Correva il 2014, era precisamente il 29 novembre, quel giorno Veronica Panarello denunciò la scomparsa del figlio Loris. La mamma, smascherata poi come l’assassina del piccolo, dichiarò di averlo accompagnato a scuola ma di non averlo ritrovato alla fine delle lezioni. All’uscita del circolo didattico Falcone-Borsellino di Santa Croce Camerina (Ragusa), Loris non c’era e prima di sera il suo cadavere fu rinvenuto in un canalone. A scoprire il corpo un cacciatore della zona, Orazio Fidone.
Le indagini non ci misero molto a concentrasi sulla mamma, i video delle telecamere cittadine svelarono subito la grande bugia di Veronica Panarello: quella mattina Loris Stival non era mai arrivato a scuola.
Dopo poco più di tre anni, il papà svela al mondo un retroscena nascosto di questo profondo lutto: racconta del momento esatto in cui il figlio minore gli ha chiesto come è morto Loris.
L’opinione pubblica sa come è morto Loris Stival, spiegarlo al fratello, al figlio della stessa mamma assassina è, purtroppo, cosa difficile e dolorosissima.
Stando alle ricostruzioni operate in fase investigativa, Loris è morto per asfissia da strangolamento. L’arma del delitto sarebbe compatibile con una fascetta da elettricista e si presume che la mamma, Veronica Panarello abbia strangolato suo figlio chiudendogli la fascetta di plastica intorno alla gola.
Un giorno mentre papà Davide e suo figlio minore erano in macchina, di ritorno dal cimitero, il bambino ha fatto quella domanda che prima o poi doveva arrivare: “Papà, come è morto Lorys? Chi è stato?”.
Veronica, mamma Veronica, non poteva non essere chiamata in causa dal padre: la donna è stata condanna a 30 anni di carcere per la morte di Loris e recentemente il tribunale di Ragusa le ha tolto la patria potestà, negandole anche il diritto a vedere il figlio minore o ad essere aggiornata sulla sua crescita.
E’ in questo scenario che al papà Davide, dinnanzi alla domanda”Come è morto Loris”, è spettato il compito atroce e doloroso di raccontare al minore dei suoi figli come ha perduto il fratello:
La polizia ha fatto delle indagini, ha guardato i filmati delle telecamere e ha scoperto che la mamma un giorno non l’ha accompagnato a scuola. Da qui si è capito che forse è stata lei a fargli del male.
Queste le parole di Davide Stival che racconta il momento cruciale in un libro: “Nel nome di Lorys”, scritto grazie alla penna del giornalista Simone Toscano e con la collaborazione dell’avvocato Daniele Scrofani.

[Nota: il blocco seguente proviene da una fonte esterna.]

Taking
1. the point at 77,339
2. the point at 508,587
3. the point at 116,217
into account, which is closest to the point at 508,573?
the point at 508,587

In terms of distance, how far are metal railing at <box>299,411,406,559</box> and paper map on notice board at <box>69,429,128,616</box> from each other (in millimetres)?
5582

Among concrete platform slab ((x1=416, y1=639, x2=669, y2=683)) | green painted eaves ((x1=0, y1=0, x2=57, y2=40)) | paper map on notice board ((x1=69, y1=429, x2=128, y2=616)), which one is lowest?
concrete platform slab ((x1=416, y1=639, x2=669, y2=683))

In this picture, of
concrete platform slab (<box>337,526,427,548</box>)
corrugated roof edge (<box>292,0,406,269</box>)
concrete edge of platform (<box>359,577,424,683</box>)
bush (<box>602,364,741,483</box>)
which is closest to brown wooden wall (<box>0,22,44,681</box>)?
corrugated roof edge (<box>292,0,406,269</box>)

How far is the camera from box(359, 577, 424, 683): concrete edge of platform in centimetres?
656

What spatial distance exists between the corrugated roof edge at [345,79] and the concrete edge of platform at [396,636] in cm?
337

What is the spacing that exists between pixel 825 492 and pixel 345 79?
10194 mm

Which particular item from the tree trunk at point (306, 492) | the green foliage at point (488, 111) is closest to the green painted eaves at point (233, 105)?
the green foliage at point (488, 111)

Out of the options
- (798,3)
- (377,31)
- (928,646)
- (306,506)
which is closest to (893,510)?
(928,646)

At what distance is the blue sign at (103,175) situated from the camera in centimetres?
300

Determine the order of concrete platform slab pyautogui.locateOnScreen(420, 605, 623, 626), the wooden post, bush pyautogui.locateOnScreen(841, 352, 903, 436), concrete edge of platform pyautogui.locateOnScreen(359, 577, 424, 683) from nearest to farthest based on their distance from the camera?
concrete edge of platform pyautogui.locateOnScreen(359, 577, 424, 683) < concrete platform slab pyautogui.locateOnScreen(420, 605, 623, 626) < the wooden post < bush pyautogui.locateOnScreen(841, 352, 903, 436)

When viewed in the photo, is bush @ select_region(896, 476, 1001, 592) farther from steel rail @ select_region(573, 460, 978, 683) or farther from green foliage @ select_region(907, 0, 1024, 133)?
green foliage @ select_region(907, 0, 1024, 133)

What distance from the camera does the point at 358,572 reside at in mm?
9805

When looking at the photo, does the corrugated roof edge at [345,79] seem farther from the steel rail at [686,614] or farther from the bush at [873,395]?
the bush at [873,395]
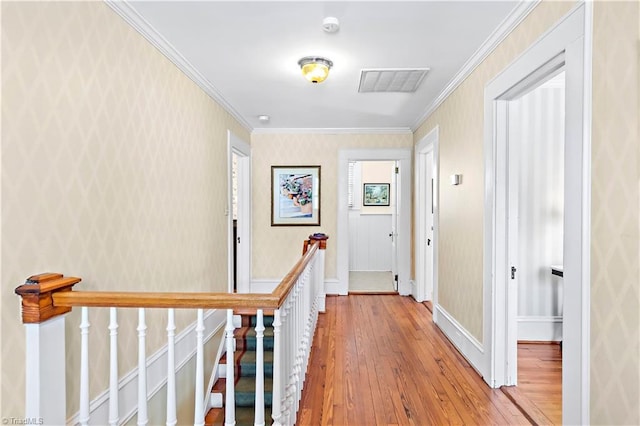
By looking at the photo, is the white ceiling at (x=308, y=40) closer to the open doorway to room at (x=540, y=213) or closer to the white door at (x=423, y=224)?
the open doorway to room at (x=540, y=213)

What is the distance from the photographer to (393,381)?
271 centimetres

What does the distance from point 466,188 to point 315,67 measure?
1.68m

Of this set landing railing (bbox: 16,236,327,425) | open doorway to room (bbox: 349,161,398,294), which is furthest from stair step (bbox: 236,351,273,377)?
open doorway to room (bbox: 349,161,398,294)

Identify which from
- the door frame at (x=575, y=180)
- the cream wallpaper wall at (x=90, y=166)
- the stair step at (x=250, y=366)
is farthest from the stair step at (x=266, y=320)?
the door frame at (x=575, y=180)

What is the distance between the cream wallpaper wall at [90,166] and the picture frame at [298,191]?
238 cm

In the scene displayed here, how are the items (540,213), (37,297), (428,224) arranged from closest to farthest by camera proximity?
1. (37,297)
2. (540,213)
3. (428,224)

Nel momento in cui il figlio minore ha chiesto al papà “Come è morto Loris” le ferite del dramma si sono riaperte.
Il racconto del padre è testimonianza di un dato inequivocabile stroppo spesso trascurato: dietro i drammi di cronaca che coinvolgono i minori sovente si ascendono anche altre tragedie, quelle delle famiglie che restano, dei fratelli, dei genitori incolpevoli. Tante e troppe volte i drammi derivati dalle tragedie più popolari della cronaca nera restano come abbandonati al loro doloroso silenzio.
A me si è gelato il sangue nelle vene, anche se ero preparato a questa domanda. Sapevo che sarebbe arrivata e avevo chiesto agli psicologi come avrei dovuto comportarmi: ma sentire tuo figlio di cinque anni parlare di questi argomenti ti fa male, ti riporta alla tragedia che ha colpito le nostre vite.
Quando il papà ha rivelato la verità sulla morte di Loris, suo figlio lo ha guardato e si è ammutolito. Non ha pianto.